BAX and BAK expression triggers multiple IRE1 signaling outputs under ER stress

Abstract

AbstractAdaptation to endoplasmic reticulum (ER) stress depends on the activation of the unfolded protein response (UPR) stress sensor inositol-requiring enzyme 1 alpha (IRE1). IRE1 is a central ER stress sensors, that signals through the activation of its RNase domain to catalyze the splicing the mRNA encoding the transcription factor X-box binding protein 1 (XBP1), resulting on the expression of a stable and active transcription factor termed XBP1s. The kinetics and amplitude of IRE1 signaling are regulated by different posttranslational modifications and the physical interaction of different factors. Early studies demonstrated that the expression of the proapoptotic proteins BAX and BAX enhance UPR signaling. However, the possible effects on the RNase activity were not defined.
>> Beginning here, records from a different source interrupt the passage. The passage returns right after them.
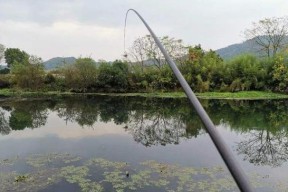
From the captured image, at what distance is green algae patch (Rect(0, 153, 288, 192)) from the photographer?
27.4 feet

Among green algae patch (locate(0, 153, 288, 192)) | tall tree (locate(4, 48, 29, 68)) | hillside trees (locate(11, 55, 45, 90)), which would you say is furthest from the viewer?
tall tree (locate(4, 48, 29, 68))

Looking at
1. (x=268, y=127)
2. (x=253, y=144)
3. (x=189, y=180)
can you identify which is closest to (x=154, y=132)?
(x=253, y=144)

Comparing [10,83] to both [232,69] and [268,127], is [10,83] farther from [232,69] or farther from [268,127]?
[268,127]

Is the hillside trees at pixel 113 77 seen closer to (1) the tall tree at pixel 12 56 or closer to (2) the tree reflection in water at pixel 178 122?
(2) the tree reflection in water at pixel 178 122

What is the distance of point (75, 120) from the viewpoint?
65.6 feet

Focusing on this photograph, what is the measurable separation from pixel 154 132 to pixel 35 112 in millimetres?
10738

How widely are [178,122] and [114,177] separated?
1037cm

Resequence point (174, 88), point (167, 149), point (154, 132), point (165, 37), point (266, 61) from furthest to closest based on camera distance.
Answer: point (165, 37)
point (174, 88)
point (266, 61)
point (154, 132)
point (167, 149)

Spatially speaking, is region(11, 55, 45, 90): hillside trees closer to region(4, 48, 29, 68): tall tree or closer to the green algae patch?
region(4, 48, 29, 68): tall tree

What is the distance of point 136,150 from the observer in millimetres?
12586

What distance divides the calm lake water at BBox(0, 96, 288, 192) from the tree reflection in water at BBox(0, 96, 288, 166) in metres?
0.04

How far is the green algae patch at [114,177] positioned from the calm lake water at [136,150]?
0.03 metres

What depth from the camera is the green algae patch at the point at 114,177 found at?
835 centimetres

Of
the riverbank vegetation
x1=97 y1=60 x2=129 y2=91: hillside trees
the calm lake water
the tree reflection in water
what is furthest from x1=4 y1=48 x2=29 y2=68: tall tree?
the calm lake water
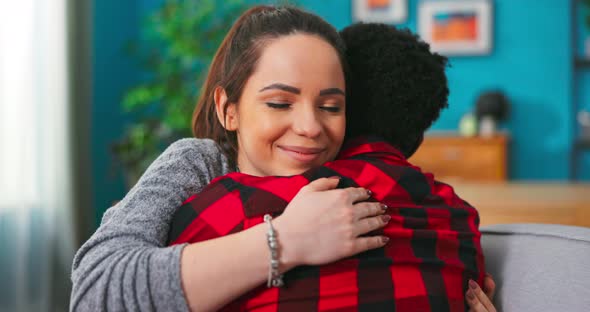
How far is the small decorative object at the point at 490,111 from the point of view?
16.4ft

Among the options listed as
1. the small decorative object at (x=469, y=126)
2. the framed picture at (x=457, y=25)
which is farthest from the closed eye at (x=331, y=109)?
the framed picture at (x=457, y=25)

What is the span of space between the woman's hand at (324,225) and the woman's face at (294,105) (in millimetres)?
154

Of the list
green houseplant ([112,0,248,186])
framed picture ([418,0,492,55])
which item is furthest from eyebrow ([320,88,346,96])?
framed picture ([418,0,492,55])

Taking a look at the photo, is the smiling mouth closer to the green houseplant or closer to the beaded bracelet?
the beaded bracelet

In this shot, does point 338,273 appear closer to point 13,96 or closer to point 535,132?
point 13,96

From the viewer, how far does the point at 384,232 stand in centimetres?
84

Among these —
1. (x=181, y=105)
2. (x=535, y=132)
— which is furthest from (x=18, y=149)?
(x=535, y=132)

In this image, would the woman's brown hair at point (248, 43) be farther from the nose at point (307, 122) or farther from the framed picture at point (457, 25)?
the framed picture at point (457, 25)

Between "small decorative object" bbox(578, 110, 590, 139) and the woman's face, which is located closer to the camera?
the woman's face

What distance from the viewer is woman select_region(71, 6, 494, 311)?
0.75 metres

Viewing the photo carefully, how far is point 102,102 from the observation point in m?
4.74

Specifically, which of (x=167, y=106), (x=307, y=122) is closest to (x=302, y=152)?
(x=307, y=122)

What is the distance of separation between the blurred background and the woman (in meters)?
1.60

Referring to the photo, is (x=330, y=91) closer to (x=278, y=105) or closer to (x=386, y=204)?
(x=278, y=105)
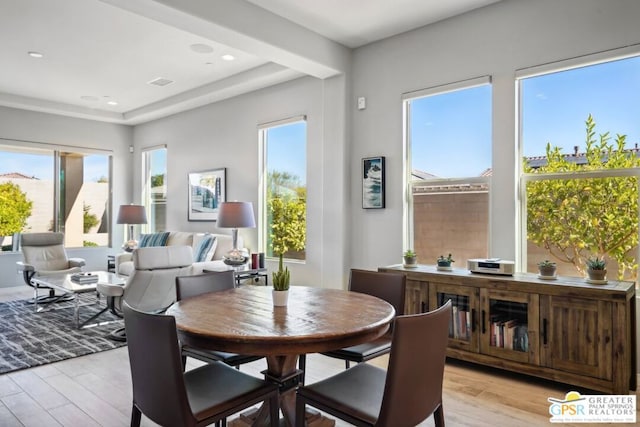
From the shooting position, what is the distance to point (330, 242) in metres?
4.71

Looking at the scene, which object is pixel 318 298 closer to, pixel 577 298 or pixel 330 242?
pixel 577 298

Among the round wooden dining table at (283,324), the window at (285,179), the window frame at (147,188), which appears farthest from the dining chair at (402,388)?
the window frame at (147,188)

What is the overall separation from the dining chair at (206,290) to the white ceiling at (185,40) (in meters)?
2.01

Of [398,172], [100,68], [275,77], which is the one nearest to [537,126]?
[398,172]

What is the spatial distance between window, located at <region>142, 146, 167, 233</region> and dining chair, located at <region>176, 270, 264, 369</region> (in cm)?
496

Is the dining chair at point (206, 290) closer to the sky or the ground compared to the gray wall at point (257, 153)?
closer to the ground

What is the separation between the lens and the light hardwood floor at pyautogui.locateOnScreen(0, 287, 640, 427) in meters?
2.51

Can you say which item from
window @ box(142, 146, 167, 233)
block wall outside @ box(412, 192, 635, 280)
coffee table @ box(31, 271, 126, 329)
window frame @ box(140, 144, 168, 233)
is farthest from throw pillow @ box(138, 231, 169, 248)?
block wall outside @ box(412, 192, 635, 280)

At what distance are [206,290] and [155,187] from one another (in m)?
5.55

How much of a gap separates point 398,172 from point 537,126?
1.32 m

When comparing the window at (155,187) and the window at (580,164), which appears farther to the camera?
the window at (155,187)

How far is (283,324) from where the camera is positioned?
1.86m

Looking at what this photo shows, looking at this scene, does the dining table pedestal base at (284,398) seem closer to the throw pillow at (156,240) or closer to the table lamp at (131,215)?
the throw pillow at (156,240)

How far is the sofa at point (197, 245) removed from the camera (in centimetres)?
563
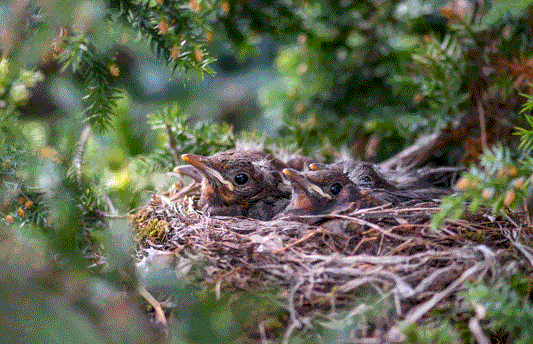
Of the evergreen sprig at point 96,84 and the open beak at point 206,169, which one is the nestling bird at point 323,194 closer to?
the open beak at point 206,169

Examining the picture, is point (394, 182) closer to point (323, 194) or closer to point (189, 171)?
Result: point (323, 194)

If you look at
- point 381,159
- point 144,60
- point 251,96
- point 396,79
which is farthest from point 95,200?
point 251,96

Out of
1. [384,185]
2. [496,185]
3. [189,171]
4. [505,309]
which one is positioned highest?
[496,185]

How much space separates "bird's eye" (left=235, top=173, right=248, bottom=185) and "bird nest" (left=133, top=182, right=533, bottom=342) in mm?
181

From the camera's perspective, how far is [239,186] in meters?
1.81

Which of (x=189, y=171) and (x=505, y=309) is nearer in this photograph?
(x=505, y=309)

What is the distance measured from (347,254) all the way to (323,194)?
1.08 feet

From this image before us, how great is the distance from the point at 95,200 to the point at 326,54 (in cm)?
154

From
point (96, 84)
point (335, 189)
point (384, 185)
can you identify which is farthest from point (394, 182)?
point (96, 84)

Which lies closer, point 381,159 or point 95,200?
point 95,200

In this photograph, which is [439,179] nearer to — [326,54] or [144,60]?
[326,54]

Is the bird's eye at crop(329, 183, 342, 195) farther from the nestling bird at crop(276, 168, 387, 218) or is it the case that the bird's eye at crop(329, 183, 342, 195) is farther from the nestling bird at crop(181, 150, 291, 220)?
the nestling bird at crop(181, 150, 291, 220)

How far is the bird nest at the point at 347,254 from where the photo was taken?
111cm

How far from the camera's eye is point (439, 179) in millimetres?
2146
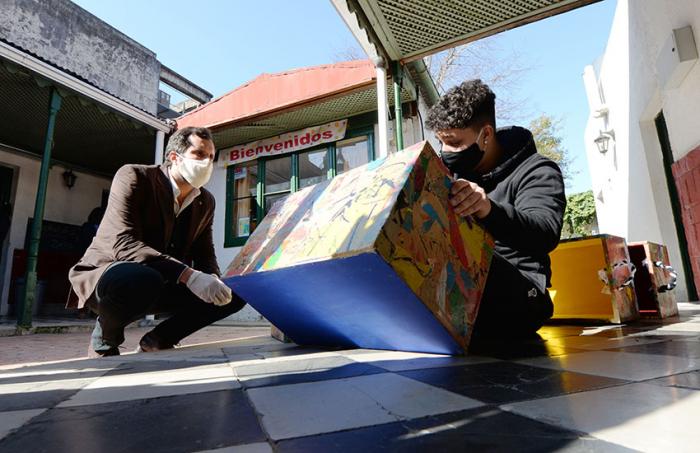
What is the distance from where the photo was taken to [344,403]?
794mm

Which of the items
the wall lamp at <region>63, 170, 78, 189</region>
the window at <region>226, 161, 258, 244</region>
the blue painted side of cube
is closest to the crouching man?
the blue painted side of cube

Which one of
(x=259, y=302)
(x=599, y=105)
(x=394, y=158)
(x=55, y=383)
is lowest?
(x=55, y=383)

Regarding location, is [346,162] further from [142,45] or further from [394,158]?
[142,45]

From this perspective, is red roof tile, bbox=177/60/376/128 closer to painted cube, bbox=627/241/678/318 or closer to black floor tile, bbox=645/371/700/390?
painted cube, bbox=627/241/678/318

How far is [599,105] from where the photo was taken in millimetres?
7676

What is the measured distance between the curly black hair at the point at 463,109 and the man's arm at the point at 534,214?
14.1 inches

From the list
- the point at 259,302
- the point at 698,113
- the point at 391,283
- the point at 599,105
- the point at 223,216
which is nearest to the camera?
the point at 391,283

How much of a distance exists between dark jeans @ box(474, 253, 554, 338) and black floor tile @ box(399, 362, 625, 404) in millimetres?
536

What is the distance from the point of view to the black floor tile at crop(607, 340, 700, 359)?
118cm

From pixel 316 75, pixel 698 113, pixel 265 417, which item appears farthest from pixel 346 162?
pixel 265 417

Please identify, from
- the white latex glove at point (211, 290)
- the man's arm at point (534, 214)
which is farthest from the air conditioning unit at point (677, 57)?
the white latex glove at point (211, 290)

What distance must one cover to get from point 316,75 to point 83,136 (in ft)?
13.4

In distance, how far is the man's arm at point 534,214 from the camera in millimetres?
1395

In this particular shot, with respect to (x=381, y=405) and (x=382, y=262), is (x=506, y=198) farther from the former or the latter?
(x=381, y=405)
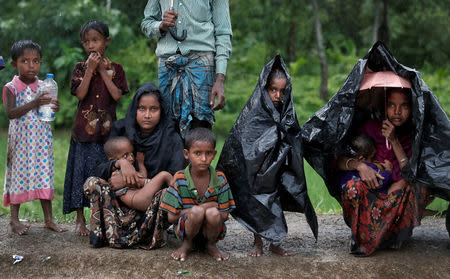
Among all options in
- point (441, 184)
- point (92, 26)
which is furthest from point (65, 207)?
point (441, 184)

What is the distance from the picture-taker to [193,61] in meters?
4.42

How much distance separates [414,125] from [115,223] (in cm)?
239

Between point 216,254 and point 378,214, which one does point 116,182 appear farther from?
point 378,214

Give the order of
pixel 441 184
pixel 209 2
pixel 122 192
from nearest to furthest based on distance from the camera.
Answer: pixel 441 184 < pixel 122 192 < pixel 209 2

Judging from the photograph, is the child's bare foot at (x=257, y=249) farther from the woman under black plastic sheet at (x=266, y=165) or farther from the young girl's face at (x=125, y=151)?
the young girl's face at (x=125, y=151)

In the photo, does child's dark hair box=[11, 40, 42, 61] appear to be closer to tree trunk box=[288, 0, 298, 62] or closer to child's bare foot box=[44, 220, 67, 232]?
child's bare foot box=[44, 220, 67, 232]

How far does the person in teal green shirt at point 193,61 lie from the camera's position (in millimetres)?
4379

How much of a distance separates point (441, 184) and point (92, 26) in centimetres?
292

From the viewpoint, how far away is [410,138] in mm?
4246

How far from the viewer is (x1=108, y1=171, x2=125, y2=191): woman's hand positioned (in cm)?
414

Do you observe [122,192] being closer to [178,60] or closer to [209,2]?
[178,60]

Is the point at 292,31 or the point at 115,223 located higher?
the point at 292,31

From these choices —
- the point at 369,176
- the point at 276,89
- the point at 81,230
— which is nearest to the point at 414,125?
the point at 369,176

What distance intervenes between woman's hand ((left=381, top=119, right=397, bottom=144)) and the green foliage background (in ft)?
20.1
Here we provide preliminary evidence indicating that BAX and BAK deficiency increases the in 10 folds the threshold of ER stress to induce XBP1 mRNA splicing, and the upregulation of its target genes. In addition, the degradation of RIDD substrates was strongly reduced in BAX and BAK null cells. BAX and BAK double deficiency also attenuated the levels of IRE1 phosphorylation under mild ER stress. These results reinforce previous findings indicating that proapoptotic BAX and BAK have alternative functions at the ER regulating the UPR.